Use of CC/openly licenced material in training AI
This document is the workspace for exploring the working group’s position on the topic of the “AI /ML Training”.
The use of copyright works as input or to train AI applications should not necessarily be considered copyright infringement as a default. It should be generally allowed under clear and open exceptions and limitations where such use upholds the public interest.
Unfettered access and use of data to improve and build upon AI encourages innovation and development of AI in support of public-interest activities. It helps reduce bias, enhance inclusion, and promote important activities such as education and research.

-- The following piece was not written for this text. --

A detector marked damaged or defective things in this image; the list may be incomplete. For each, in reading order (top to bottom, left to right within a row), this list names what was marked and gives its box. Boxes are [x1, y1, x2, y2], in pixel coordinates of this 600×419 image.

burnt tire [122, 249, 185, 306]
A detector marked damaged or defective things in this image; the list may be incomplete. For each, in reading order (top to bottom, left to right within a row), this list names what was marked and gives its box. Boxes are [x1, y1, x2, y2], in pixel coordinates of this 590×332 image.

That said, other concerns must be taken into account when using material to train AI. For instance, one must consider the tension between the value of open data and legitimate concerns about privacy as well as ethical and responsible use of copyright material (especially openly licensed content) for algorithmic training.
The open access movement demonstrates the obvious advantages of freely and openly accessible resources to spur innovation, especially in times of crises. AI innovation is bound to be stimulated by openly accessible materials.

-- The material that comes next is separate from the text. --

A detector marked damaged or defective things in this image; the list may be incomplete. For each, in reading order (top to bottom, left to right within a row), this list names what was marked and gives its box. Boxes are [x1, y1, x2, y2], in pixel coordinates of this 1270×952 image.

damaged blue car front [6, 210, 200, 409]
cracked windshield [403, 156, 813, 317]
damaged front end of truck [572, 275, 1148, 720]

In the context of openly CC-licensed content used to train AI applications, from a copyright perspective, CC has determined that no special or explicit permission regarding new technologies is required from the licensor. Creative Commons’ FAQ In the context of openly CC-licensed content used to train AI applications, from a copyright perspective, CC has determined that no special or explicit permission regarding new technologies is required from the licensor. Creative Commons’ FAQs1 clarify how the CC licenses work in the context of openly licensed content that is used to train AI tools.
As a framework, CC licenses do not restrict reuse to any particular types of reuse, so long as the license terms are respected, as the case may be. Also, CC licenses do not override limitations and exceptions.

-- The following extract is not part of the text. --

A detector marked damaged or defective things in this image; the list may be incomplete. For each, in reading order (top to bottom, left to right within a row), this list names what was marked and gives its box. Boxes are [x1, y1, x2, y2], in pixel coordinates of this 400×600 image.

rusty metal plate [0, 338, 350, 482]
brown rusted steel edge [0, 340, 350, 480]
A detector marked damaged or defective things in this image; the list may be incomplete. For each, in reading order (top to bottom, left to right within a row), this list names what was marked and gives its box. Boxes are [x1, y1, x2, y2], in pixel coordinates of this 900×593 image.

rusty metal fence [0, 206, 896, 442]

As concerns AI inputs and the training of AI applications, Creative Commons supports broad and unfettered access and use of copyright works to help reduce bias, enhance inclusion, promote important activities such as education and research, and foster innovation in the development of AI. Assuming access to copyright works is legitimate at the point of input, use of such works to train AI should be considered non-infringing by default. Indeed, such uses are non-expressive and do not compete with the original works in any market. In the context of openly licensed content used to train AI applications, our online FAQs clarify how Creative Commons licenses work: from a copyright perspective, no special or explicit permission regarding new technologies is required from the licensor.
Speaking of copyright-protected data generally — whether released under an open license or not — assuming access to copyright works is legitimate at the point of input, use of data to train AI should be considered non-infringing by default. This use is non-expressive and does not compete with the original works in any market. For example, text-and-data mining for research or education purposes should be allowed under an exception to copyright.
Limitations and exceptions for cross-border collaboration on AI can foster creativity, innovation and the public interest, such as for education and research purposes, and contribute to international development.
Licensing, including collective licensing, is not an appropriate alternative to a system of exceptions and limitations upholding the public interest to enable the use of copyright works as AI input.
When data is used for objectionable or problematic purposes (facial recognition for instance), privacy and surveillance concerns must be taken seriously.
Nevertheless, copyright is not the most appropriate area of the law to protect individual privacy, to address research ethics in AI development or to regulate the use of surveillance tools employed online.
That said, copyright discussions cannot take place in a policy vacuum. To arrive at a good, comprehensive solution we need to fully capture the implications and concerns raised in different policy arenas.
The conversation on AI policy must be held in a coordinated and inclusive manner and through the lens of ethics, responsibility and sustainability, cultural rights, human rights, personality rights, privacy rights, and data protection. These other issues deserve equal attention and should not be marginalised.
At CC we intend to reflect upon these adjacent issues. As with any fundamental ideal, the “openness” of data is not an absolute end in itself and must be balanced with considerations for privacy and ethics. Whether this balance is found intrinsically within the copyright system or extrinsically in other areas of the law, and whether the CC licenses and tools have any role to play, is something we look forward to probing.